──────── Excerpted data

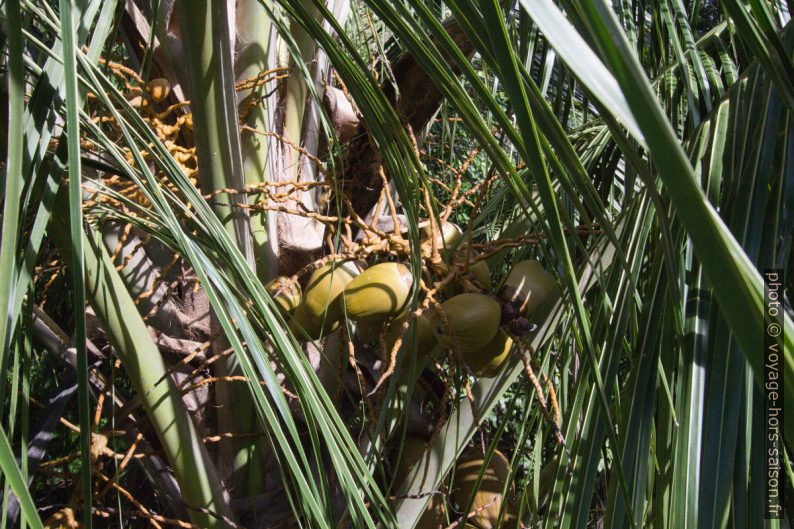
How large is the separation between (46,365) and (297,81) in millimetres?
1018

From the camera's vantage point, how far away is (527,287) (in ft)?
2.23

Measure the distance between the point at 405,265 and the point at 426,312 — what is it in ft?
0.21

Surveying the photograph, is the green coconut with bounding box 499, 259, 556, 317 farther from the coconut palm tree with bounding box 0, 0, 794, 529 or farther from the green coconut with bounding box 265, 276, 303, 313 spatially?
the green coconut with bounding box 265, 276, 303, 313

────────────────

* [Job]: Rewrite the stretch from the line containing "Measure the distance" through the end of the data, changing "distance" to "gap" and leaving everything else unchanged.

* [Answer in full]:
Measure the gap between the point at 405,265 and the point at 426,312 — what is it in ft?
0.21

Surveying the photograph, is the green coconut with bounding box 499, 259, 556, 317 farther from the coconut palm tree with bounding box 0, 0, 794, 529 or farther from the green coconut with bounding box 265, 276, 303, 313 spatially?
the green coconut with bounding box 265, 276, 303, 313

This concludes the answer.